3 Replies Latest reply: Mar 28, 2013 1:33 PM by Cortanamo RSS

    Y/N flags.  Junk dimension or attributes on the fact table?

    997611
      Hi folks. I know this is not a OWB question. Its more of a general DW design question but I believe that a key design decision is performance using your tool and our tool is Oracle DW and Cognos for reporting...So here it goes.

      I have about 40 Y/N flags attributes that I need in my current DW subject area. These flags come in three groups - client type flags, case type flags and outcome type flags.

      Solution 1:
      Based on my modelling background I default to putting these type of flags into a junk dimension which is really a dimension with all distinct combinations of Y/N for a set of indicators. If you had 10 Y/N flags there would be 2**10 or 1024 combinations/rows in you dimension table. That's a nice small dimension to link to my fact table. The advantages of a junk dim is that its easy to extend and you can group flags together. Its also a small table to query for BI tools lookups (ie much smaller than the fact table!) that are populated by querying the domain of an attribute ( though this is only an advantage if it "really" improves performance).

      Solution 2:
      Leave these Y/N flags on the fact table and bitmap index them. The advantage with this design is that you dont have to join to a dimension table to get at your flags.

      Test:
      I tested out solution 1 versus solution 2 on a 10 million row fact table. I had two tables for the test. MyFact_F which has an FK to MyDim_D called junk_sid. MyFact_F has 10 Y/N attributes -> attribute_1 through attribute_10. MyDim_D also has 10 attributes, attribute_1 to attribute_10.

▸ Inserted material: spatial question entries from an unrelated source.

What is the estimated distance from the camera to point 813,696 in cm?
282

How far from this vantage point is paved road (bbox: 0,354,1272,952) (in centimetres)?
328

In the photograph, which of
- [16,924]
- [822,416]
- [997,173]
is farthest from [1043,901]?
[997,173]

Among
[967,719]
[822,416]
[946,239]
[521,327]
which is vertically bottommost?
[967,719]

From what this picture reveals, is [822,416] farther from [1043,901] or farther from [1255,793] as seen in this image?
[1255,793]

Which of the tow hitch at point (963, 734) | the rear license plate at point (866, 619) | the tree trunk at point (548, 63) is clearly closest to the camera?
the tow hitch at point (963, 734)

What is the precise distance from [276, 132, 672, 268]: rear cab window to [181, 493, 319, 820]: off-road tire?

      For solution 1, I got better performance with a bitmap index on the junk_sid dimension primary key and also bitmap indexes on the Y/N flags in the dimension. For solution 2 (attributes on fact), i just bitmap indexed the Y/F flags right there on the fact. On a 10 million row fact table, solution 2 is alot faster. Again, my training and past experience suggest that a better design is using a junk dimension but when performance is alot better using attributes on the fact table, i really makes me question which solution is "better". Any thoughts would be appreciated!
        • 1. Re: Y/N flags.  Junk dimension or attributes on the fact table?
          Cortanamo
          It's interesting to hear about your original "junk" dimension approach. I'd call it normalization, as you save storage space by referencing which row in the "junk" dimension fits which row in the fact, but it'll cost you a lookup from fact to the junk dimension EVERY time you acccess a row in the fact. This can't be good for performance.

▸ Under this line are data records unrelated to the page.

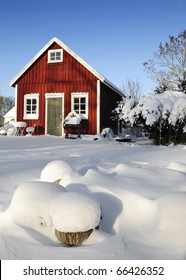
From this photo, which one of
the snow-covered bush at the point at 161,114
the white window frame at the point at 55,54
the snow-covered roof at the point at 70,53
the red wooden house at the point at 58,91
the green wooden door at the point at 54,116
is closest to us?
the snow-covered bush at the point at 161,114

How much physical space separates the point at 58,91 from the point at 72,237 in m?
13.4

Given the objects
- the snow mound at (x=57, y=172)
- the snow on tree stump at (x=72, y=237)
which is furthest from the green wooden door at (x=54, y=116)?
the snow on tree stump at (x=72, y=237)

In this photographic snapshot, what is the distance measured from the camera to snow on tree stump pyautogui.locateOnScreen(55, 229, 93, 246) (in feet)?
8.14

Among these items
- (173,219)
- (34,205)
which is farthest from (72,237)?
(173,219)

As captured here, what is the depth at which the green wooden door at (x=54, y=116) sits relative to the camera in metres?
15.4

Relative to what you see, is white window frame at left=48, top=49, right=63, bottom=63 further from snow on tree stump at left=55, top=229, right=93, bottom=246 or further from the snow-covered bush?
snow on tree stump at left=55, top=229, right=93, bottom=246

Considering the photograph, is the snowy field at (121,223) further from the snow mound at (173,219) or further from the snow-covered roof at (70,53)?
the snow-covered roof at (70,53)

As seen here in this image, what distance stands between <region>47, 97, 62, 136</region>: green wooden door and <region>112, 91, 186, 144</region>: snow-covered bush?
5309 millimetres

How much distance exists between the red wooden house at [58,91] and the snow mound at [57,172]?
10748mm

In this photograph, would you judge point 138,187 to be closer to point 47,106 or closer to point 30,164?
point 30,164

          I'd call these Y/N columns in fact degenerate dimensions and leave them in the fact as char(1). The tablespace cost will not be significant, but you'll get better performance than using a junk dimension.

          Another potential problem is: what happens if some of your dimensions are not only Y/N but something like Y/N/null/unknown/not yet defined/TBD/won't say/probably not/maybe Y/... You can still model this, but it would skyrocket the size of your junk dimension. Junk is not really a dimension but a collective of multiple dimensions. Never did it, won't do it.
          • 2. Re: Y/N flags.  Junk dimension or attributes on the fact table?
            Kurt Geens
            I wouldn't go as far as calling the junk dimension approach 'original' - it was described already in the data warehouse toolkit book by Kimball more than a decade ago. The choice pro/contra is a personal one however, mostly centered around whether you want to keep multiple degenerate dimensions in your fact table (mostly implemented as a string with a recognisable keyword) or move these columns to a dimension and keep only 1 column in the fact table - in essence, one weighs the extra space consumption of the fact table against the performance loss of using an extra join. This choice has nothing to do with normalization however, otherwise one could argue the same for all other dimensions - keep them, attributes and all, in the fact table!

            I have recently found myself in the position that I had to convert a fact table from using DD's (amongst other things, an indicator sales/retour) to a junk dimension, because OBIEE didn't handle the DD correctly. Perhaps I didn't use the right approach though, but defining a logical dimension and a logical fact both using the same physical source table messed up the results of my queries, regardless of using the dimension in the report. Once I converted to using a junk dimension that issue dissapeared and the query results were corrected. However, having said that, I do definately prefer the DD approach (due to performance benefits), and keep junk dimensions in mind as a fallback plan.
            • 3. Re: Y/N flags.  Junk dimension or attributes on the fact table?
              Cortanamo
              It's not classical normalization but this junk dimension approach is very similar to normalization: you replace the data with a relation to another table where only unique values are stored. The difference is that you didn't store contents from only one column but from several columns combined together.